## Exercise tasks
a: Render the following sentence from the film review into French: "The individual impact of each of the series of terrorist attacks depends largely on your familiarity with it."
b: Carry on the film review from the point at which it stops, writing in the same voice.

## Source
The individual impact of each of the series of terrorist attacks depends largely on your familiarity with it.   Any British viewer is going to know what will happen to the London bus on 7 July 2005 and, in my case, exactly where it will happen.  I didn’t know, or had forgotten details of, the Camp Chapman attack in 2009, so this was more startling.  A legend announcing the Marriott Hotel in Islamabad immediately rang a bell but I have to thank Jennifer Ehle for taking me by surprise in this episode:  I was so mesmerised by her selfish acting that I’d forgotten a bomb was going to go off in the hotel restaurant.  During the final assault in Abbottabad, I admit the main suspense for me consisted in whether we would get sight of bin Laden (the sight we didn’t get on real-life television news).  The editing by Dylan Tichenor and William Goldenberg, excellent throughout the movie, is never better than it is inside the compound and in the aftermath to the raid – in what you do and don’t see.  The Abbottabad raid is impressive in other ways too – like the weird, alarming combination of masked sci-fi-ish faces, weeping kids and screaming women that recur on the screen as the Seals penetrate deeper into the compound.

[Data entries]

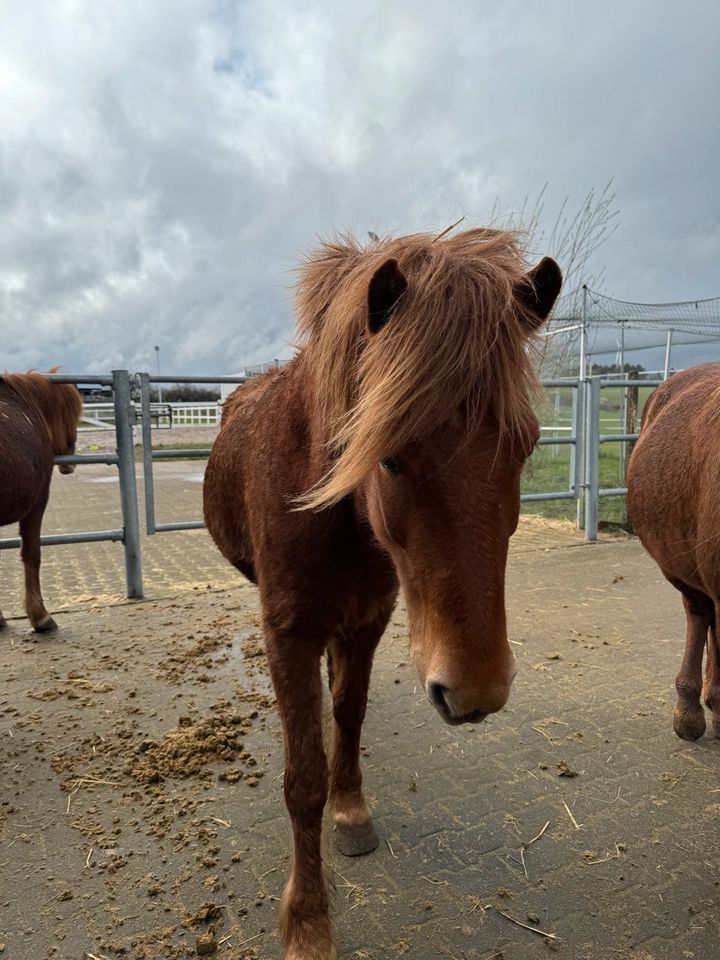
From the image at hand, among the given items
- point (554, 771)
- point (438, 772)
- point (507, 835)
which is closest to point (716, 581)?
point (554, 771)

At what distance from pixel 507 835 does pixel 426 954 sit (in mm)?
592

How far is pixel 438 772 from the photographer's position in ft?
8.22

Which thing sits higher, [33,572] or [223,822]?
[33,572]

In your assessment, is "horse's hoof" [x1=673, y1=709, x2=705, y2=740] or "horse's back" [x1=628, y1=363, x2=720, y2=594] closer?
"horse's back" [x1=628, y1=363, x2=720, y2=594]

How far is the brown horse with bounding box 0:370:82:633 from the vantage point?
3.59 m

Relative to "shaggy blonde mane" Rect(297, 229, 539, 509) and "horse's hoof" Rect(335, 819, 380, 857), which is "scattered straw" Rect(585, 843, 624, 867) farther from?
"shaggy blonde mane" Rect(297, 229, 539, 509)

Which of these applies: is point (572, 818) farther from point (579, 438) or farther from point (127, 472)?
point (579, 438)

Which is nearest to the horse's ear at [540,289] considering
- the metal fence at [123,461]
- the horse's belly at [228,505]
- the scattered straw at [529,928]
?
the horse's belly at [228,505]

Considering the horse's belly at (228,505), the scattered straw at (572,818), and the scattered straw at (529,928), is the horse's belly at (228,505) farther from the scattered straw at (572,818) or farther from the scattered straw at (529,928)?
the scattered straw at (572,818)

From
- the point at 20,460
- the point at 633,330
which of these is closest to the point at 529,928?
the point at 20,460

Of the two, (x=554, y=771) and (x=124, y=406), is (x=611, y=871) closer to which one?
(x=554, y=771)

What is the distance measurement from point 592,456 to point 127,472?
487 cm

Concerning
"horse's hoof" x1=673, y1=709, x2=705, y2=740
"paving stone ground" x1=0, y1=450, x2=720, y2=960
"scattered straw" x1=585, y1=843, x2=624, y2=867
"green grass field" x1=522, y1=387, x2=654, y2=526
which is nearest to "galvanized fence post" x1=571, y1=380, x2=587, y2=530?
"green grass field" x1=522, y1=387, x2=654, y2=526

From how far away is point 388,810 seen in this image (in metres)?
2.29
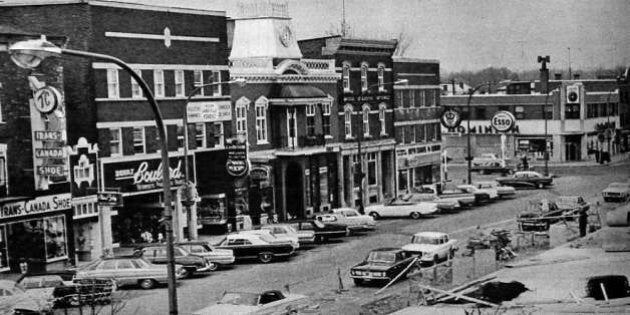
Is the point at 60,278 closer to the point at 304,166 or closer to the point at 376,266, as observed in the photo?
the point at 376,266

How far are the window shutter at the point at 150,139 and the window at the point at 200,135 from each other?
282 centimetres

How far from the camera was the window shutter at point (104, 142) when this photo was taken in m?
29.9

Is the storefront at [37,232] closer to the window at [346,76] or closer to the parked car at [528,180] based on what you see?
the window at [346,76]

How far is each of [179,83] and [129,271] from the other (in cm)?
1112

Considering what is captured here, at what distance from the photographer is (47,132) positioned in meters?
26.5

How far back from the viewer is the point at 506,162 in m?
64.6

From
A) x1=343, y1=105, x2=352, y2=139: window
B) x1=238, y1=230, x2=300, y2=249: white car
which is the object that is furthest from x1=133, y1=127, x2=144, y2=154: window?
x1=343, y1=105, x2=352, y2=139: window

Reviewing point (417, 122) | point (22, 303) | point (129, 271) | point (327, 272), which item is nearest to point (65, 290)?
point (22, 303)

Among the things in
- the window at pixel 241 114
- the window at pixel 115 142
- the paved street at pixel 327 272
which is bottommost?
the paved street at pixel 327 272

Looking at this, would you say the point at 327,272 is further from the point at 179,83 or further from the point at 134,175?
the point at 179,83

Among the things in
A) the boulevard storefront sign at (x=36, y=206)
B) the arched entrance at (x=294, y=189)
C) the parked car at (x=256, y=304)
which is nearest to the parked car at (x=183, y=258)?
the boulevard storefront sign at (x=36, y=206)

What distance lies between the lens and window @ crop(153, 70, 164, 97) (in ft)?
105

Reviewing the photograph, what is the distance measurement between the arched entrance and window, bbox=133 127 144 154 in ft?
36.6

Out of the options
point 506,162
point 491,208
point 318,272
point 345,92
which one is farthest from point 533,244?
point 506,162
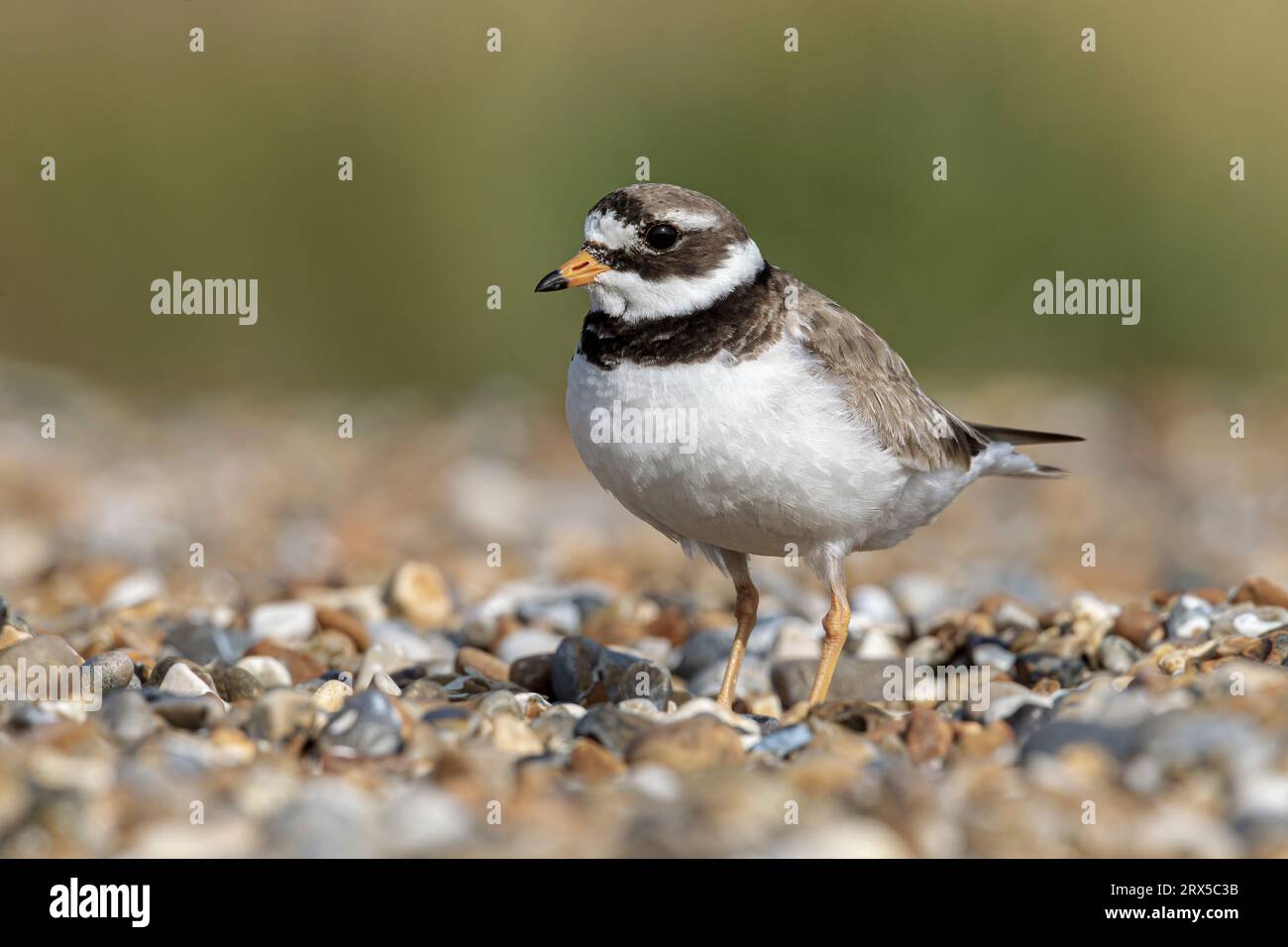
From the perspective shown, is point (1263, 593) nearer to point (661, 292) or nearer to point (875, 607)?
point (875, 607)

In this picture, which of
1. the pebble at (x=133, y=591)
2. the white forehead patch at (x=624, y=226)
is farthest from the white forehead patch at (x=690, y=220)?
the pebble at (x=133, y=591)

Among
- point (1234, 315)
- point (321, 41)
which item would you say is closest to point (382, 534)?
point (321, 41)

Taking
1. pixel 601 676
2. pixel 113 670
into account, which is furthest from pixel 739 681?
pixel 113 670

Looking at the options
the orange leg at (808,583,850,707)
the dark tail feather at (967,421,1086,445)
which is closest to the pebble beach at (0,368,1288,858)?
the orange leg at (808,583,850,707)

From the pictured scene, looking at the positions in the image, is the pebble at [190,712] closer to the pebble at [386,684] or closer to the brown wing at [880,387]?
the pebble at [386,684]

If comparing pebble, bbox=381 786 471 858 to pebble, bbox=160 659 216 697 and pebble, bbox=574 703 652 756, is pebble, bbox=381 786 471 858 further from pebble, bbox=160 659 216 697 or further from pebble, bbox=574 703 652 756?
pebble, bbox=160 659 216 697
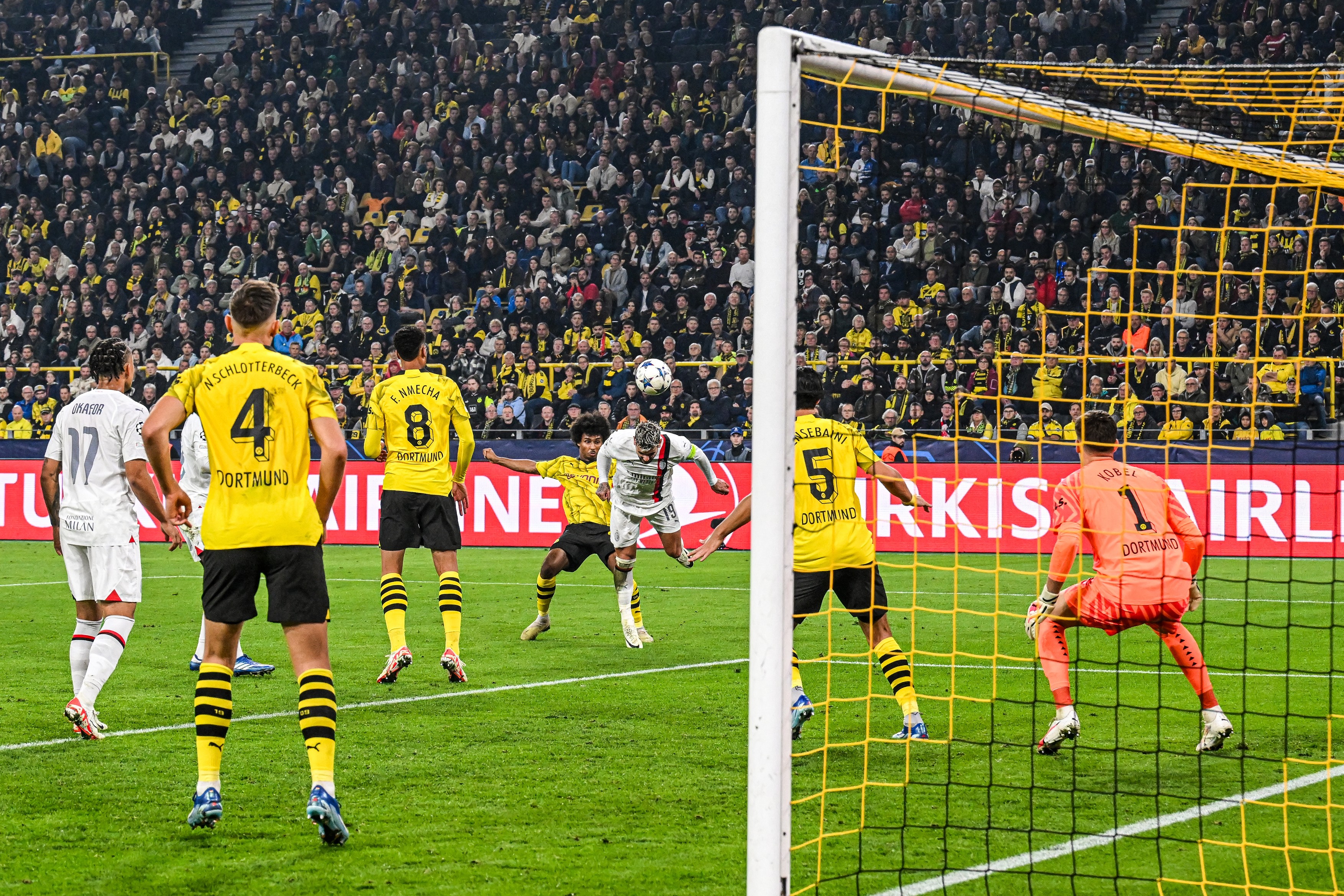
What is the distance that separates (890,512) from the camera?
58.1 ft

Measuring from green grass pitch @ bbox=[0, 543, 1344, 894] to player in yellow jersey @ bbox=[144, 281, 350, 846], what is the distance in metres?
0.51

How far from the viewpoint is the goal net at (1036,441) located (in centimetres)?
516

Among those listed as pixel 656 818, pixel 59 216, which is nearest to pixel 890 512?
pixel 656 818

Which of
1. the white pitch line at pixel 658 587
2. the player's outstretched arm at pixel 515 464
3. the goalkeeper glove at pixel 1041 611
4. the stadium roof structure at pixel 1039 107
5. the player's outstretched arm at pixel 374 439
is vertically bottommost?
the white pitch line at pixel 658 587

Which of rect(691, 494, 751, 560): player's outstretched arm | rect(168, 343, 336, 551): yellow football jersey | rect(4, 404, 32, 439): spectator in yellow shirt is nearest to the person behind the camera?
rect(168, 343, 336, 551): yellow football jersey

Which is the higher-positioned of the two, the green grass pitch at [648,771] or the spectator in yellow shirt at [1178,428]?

## Solved tasks
a: L'impact individuel de chacune des attaques terroristes de la série dépend largement de la familiarité que vous avez avec elle.

b:
Sally, who really liked the film, felt this whole extended sequence reminded you of how variously hazardous the operation was:  I think this confirms that Bigelow’s ideal viewer is someone who, like the director, is primarily interested in the meticulous recreation of real events.  I guess I approached Zero Dark Thirty more as a moviegoer – and what’s amazing in reality is par for the course in a live action dramatic film.  By the same token, Bigelow keeps the atmosphere of the raid scrupulously bleak but, if you’re watching as someone primed to distinguish heroes and villains, you’ll want the Seals to get their man.  The movie is fully realised – on its own terms – in this final section.   Elsewhere, Bigelow seems less decisive.  She starts with what’s presumably an actual recording of a conversation with someone trapped in the World Trade Center on 9/11.  Removing the usual images of the day is obviously meant to make this introduction more powerful; because this effect is so calculated, it’s actually rather offensive.  The text on screen during the film – alternating indications of where and when events are taking place with chapter headings (‘The Meeting’, ‘Tradecraft’, ‘The Canaries’ etc) – suggests a lack of confidence in the narrative’s ability to cope by itself, without these signposts.  Like many of this year’s front runners for awards, Zero Dark Thirty is too long (157 minutes) but at least time passes more quickly as the film goes on.